Tareas del ejercicio:
• a. ¿Puedes reproducir sin cambios el tramo del texto sobre la cumbre de Copenhague que va desde "Los mejores oradores" hasta "a toda prisa.", ambos incluidos?
• b. Retoma el texto sobre la cumbre de Copenhague y continúalo a partir de su última frase.

Texto mostrado:
++++++

Los mejores oradores del mundo no pudieron brillar en la cumbre de Copenhague. Los representantes de 120 países se reunieron en la capital danesa con solemnes promesas de elaborar un borrador de tratado internacional para luchar contra el cambio climático provocado por el hombre, pero todo lo que surgió fue un vago texto con unas pocas buenas intenciones y sin compromisos en firme. Y no es demasiado consuelo pensar que la ausencia de tratado es mejor que uno malo elaborado a toda prisa.

Lo que falló en Copenhague no fue tanto la voluntad como la aproximación. Al más puro estilo de Naciones Unidas, todo el mundo tuvo un asiente en el foro y toda efímera coalición de países sólo necesitó levantar la voz para ser oída. Otros procesos mucho más modestos podrían haberse ocupado de los objetivos originales de la cumbre: limitar la contribución humana al incremento de las temperaturas medias del mundo en no más de dos grados.

++++++

Datos proporcionados:
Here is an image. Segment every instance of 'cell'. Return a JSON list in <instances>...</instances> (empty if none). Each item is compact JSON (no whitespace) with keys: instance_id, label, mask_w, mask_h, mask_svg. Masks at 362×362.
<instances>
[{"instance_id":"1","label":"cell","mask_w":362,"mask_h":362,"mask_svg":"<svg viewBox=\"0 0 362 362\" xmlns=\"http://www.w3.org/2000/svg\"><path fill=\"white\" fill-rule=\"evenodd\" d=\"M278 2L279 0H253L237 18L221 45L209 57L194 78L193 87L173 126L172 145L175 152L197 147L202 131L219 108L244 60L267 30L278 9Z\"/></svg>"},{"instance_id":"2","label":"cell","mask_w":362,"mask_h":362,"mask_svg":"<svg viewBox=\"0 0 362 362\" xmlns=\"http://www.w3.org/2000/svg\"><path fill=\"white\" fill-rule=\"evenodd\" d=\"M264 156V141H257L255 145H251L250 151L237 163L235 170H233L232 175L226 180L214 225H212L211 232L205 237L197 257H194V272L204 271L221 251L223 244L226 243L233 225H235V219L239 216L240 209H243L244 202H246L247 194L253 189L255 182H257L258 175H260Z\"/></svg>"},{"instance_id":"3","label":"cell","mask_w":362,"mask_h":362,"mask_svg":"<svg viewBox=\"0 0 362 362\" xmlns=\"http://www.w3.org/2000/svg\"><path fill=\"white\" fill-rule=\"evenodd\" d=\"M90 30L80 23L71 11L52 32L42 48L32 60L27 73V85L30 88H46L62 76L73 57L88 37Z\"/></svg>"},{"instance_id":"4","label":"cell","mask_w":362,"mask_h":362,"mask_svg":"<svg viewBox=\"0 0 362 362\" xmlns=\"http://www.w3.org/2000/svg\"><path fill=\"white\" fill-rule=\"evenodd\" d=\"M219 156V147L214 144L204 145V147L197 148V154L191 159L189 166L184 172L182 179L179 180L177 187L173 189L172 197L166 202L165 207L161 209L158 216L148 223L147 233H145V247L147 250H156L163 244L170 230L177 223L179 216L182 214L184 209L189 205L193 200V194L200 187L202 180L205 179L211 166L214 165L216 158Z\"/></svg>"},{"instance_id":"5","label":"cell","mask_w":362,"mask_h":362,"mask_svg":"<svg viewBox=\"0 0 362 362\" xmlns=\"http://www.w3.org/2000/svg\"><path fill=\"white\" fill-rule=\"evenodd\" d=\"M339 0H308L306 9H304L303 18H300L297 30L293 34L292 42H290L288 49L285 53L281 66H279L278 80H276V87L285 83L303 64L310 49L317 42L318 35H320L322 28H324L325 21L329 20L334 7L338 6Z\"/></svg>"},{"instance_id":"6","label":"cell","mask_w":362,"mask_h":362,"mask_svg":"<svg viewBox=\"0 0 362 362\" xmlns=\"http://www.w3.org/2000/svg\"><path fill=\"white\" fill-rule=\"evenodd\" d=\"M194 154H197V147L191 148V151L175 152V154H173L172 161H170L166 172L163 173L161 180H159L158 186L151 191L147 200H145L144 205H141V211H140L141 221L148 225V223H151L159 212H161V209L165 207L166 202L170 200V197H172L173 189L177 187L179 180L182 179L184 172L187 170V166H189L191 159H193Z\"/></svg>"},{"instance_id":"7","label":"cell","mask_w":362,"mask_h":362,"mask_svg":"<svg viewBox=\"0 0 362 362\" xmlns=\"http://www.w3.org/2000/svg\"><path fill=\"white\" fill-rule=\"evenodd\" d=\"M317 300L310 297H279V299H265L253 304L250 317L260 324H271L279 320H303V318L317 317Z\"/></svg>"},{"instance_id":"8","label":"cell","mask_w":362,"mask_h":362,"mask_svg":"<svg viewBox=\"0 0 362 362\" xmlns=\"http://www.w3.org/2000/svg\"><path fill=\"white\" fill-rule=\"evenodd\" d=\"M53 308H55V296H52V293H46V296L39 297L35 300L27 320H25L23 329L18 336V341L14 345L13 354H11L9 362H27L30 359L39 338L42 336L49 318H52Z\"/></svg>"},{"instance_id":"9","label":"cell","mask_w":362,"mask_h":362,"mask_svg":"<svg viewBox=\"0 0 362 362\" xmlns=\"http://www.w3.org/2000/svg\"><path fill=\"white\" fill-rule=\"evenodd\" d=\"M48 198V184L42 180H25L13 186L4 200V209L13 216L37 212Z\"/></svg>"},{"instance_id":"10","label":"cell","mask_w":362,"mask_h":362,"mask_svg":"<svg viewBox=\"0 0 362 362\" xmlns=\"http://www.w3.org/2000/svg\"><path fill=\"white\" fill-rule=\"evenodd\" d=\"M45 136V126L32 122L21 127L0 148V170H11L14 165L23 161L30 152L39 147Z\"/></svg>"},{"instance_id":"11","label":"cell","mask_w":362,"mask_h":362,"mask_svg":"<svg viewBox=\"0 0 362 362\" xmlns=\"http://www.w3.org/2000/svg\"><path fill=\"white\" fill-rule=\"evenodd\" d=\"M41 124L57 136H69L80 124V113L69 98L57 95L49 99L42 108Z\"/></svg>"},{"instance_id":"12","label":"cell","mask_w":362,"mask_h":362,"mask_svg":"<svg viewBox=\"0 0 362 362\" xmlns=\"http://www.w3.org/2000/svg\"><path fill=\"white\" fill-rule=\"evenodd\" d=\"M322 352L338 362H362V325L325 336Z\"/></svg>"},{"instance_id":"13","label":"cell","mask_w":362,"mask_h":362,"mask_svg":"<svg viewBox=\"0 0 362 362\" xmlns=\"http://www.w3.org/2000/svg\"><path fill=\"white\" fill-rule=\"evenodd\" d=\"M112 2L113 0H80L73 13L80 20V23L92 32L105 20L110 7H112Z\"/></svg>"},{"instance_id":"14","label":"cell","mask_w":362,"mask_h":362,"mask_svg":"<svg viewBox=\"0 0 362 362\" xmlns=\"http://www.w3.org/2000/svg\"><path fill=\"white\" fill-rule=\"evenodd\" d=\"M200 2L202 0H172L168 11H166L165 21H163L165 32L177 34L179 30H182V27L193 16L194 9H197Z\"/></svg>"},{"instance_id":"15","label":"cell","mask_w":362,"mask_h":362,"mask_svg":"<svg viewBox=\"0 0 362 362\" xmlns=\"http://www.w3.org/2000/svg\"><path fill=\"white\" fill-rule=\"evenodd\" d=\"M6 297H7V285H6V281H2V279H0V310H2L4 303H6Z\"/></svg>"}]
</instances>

++++++

Respuestas:
• a.
Los mejores oradores del mundo no pudieron brillar en la cumbre de Copenhague. Los representantes de 120 países se reunieron en la capital danesa con solemnes promesas de elaborar un borrador de tratado internacional para luchar contra el cambio climático provocado por el hombre, pero todo lo que surgió fue un vago texto con unas pocas buenas intenciones y sin compromisos en firme. Y no es demasiado consuelo pensar que la ausencia de tratado es mejor que uno malo elaborado a toda prisa.

• b.
Mucho se había cumplido antes de la cumbre. Pero mucho queda por hacer para evitar que este fiasco diplomático se convierta en una crisis económica y ecológica. El presidente Obama ya se toma muy en serio la cuestión ambiental, y el Gobierno chino se ha dado cuenta de que tiene que hacer algo, tanto por cuestiones domésticas como diplomáticas. La UE, que ofreció compromisos serios en cuanto a recortes de emisiones, podría hacer las paces con los países pobres, que necesitarán inversión extranjera para hacer frente a sus nuevas demandas.

Los nuevos pasos podrían incluir acuerdos regionales e incluso bilaterales más fuertes. Poco a poco, una aproximación pragmática -en contraste con la postura maximalista de las Naciones Unidas- podría poner presión sobre los que pretendiesen inicialmente no unirse al carro.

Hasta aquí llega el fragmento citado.